Accept and allow what has happened to happen. It's already happened, and we can't change it.

Accept and allow what will happen to happen. It's going to happen, and I seriously doubt we'll be able to change it.

But that doesn't mean giving up.

In the coming darkness ahead, each of us will see opportunities to be the light for ourselves and the next person--and we will do it.

We will find ways we can help each other because we're woke--we see other people as people, and we habitually do everything we can to uplift others and soothe their suffering.

So let's keep our eyes open and act with love and kindness every chance we get. If that's not anathema to maga and everything it and tr*mp and the republicans stand for, I don't know what is.

And let's keep our eyes open for opportunities to throw just a little sand in the maga machine to grind its gears for a while.

maga craves dystopia, so let's give them what we can of it right now.

STOP buying from fascists, like amazon, home depot, goya, mainstream newspapers (including wapo, nyt, wsj), cable TV, cable news, ...anything corporate.

Let's stop all discretionary spending we can--not only should we save our money because we're likely to need it, but let's keep every penny we can out of the pockets of the oligarchs. Get your passport ready to go, but don't travel for fun.
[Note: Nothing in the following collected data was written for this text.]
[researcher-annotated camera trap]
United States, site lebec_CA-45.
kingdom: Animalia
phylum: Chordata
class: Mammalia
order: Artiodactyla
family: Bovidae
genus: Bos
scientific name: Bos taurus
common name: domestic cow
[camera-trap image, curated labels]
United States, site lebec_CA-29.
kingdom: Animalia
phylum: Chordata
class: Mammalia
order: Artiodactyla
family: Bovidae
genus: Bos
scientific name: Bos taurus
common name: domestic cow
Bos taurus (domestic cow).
If you can grow any of your own food, grow it. If you can join a co-op, join it. If you can patronize a farmer's market, patronize it. Move your money out of the corporations and into your own backyard and into the pockets of those who need and appreciate it most and who provide the greatest good for your dollars.
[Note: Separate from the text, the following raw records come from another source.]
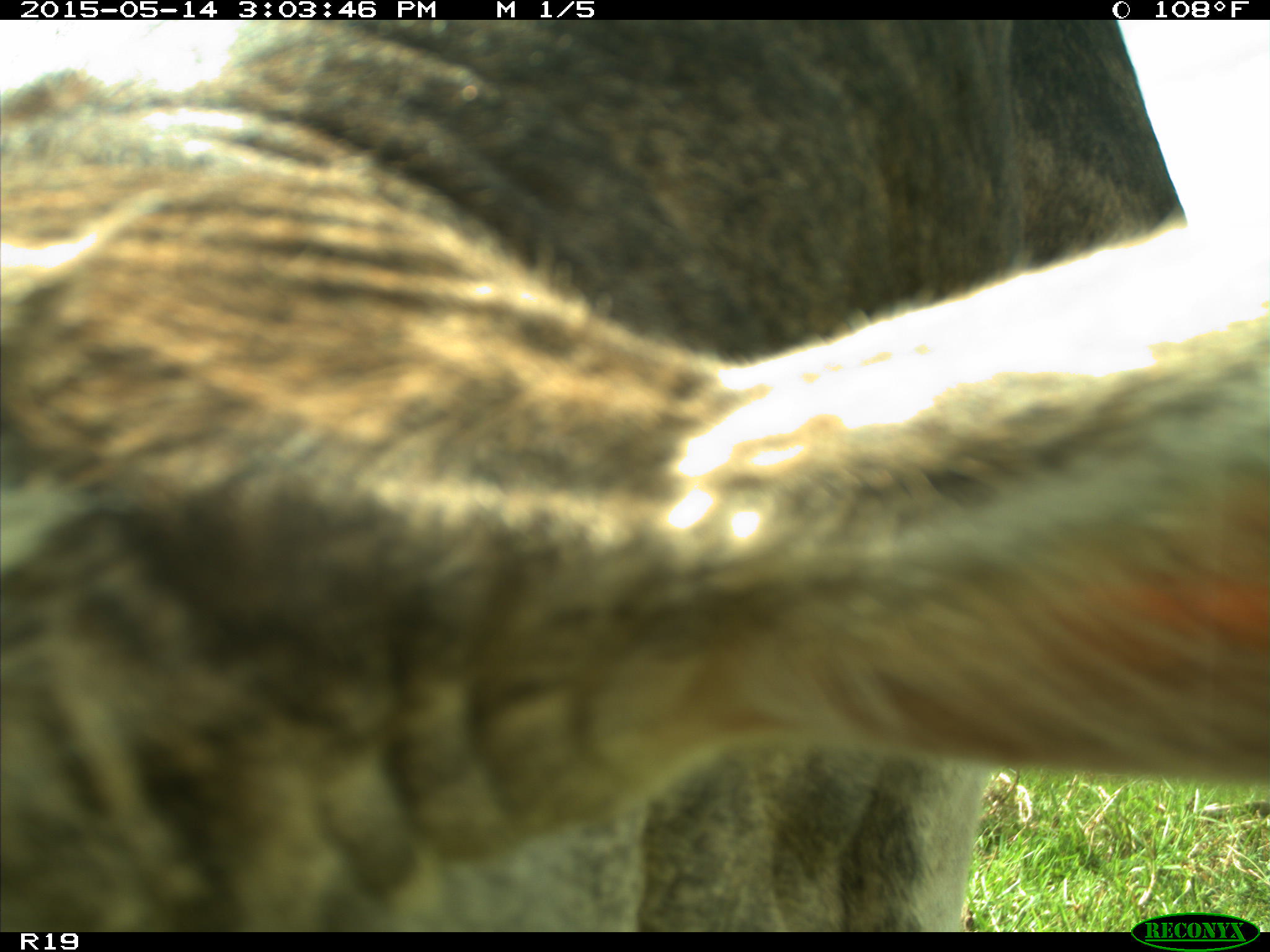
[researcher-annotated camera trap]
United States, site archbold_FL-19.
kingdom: Animalia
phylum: Chordata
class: Mammalia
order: Artiodactyla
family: Bovidae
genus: Bos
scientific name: Bos taurus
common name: domestic cow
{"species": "Bos taurus (domestic cow)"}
If you have investments you can move out of the stock market and into bonds, do it now--especially because tr*mp will crash the market when he gets back in.

Remember: compliance is non-resistance, and malicious compliance is still compliance!
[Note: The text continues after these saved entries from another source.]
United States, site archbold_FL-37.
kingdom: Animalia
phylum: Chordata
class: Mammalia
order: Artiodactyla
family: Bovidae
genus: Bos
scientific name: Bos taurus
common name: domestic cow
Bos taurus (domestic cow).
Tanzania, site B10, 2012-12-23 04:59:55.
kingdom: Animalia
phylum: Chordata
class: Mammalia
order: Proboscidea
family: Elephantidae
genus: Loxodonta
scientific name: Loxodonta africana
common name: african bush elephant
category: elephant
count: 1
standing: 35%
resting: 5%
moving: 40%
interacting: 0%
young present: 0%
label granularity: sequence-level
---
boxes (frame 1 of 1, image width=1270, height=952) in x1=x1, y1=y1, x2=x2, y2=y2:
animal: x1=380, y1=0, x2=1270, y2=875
Slow-rolling, foot-dragging, oversharing...get creative. Malicious compliance is not actually malicious, and it can be a lot of fun!

I have a nosy relative who asks me questions that are really none of their business. I know they have an almost non-existent short-term memory and even less of an attention span, so I amuse myself by answering their questions in way more detail than they ever cared to know--I know they won't remember a word, and they'll be sorry they ever asked. But hey--I didn't resist. I complied.

Someone I knew a long time ago told me a story of when he had to go to an IRS audit. I don't know how apocryphal the story is, but it's a funny story and a great illustration of what I mean by malicious compliance.

Dude didn't contest the audit appointment or rail or rage or complain--he did not resist. He complied, and he went in with a plan. He stopped showering a week before his appointment with the IRS agent. He stopped brushing his teeth three days before his appointment. He bagged up all of his receipts and paperwork into three large garbage bags--he actually knew where each receipt and paper was, but he knew it wouldn't look that way to the agent. He slouched into his appointment dressed like a hayseed with a toothpick hanging out of his mouth. Whenever he spoke to the agent, he paused several seconds before speaking and drawled the slowest, thickest, drawliest drawl ever drawled. When the agent asked him for this or that receipt or paper, he'd dive into his trash bags, shuffle and ruffle around, take as long as he could until he could tell that the agent was about to lose his patience, and then pull out the right piece and hand it to the agent "triumphantly." He went on with this charade for a good three hours, as he tells it, until the agent had finally had enough, "blessed" his tax returns, and sent him on his way.

So let's all keep malicious compliance in mind going forward into this impending long, dark, ugly night. Don't resist, but don't give up. Don't fight, but don't be passive, either. Comply, but don't make it easy for them.

Let's make getting through this disaster as easy on ourselves as we can so that we can get through it as fast as we can. Let's take care of ourselves and each other the best we can so that we can start building a better society right here in our own little lives and circles. 

Hopefully, there's a more just, loving, egalitarian, non-capitalist America--and world--on the other side of this nightmare.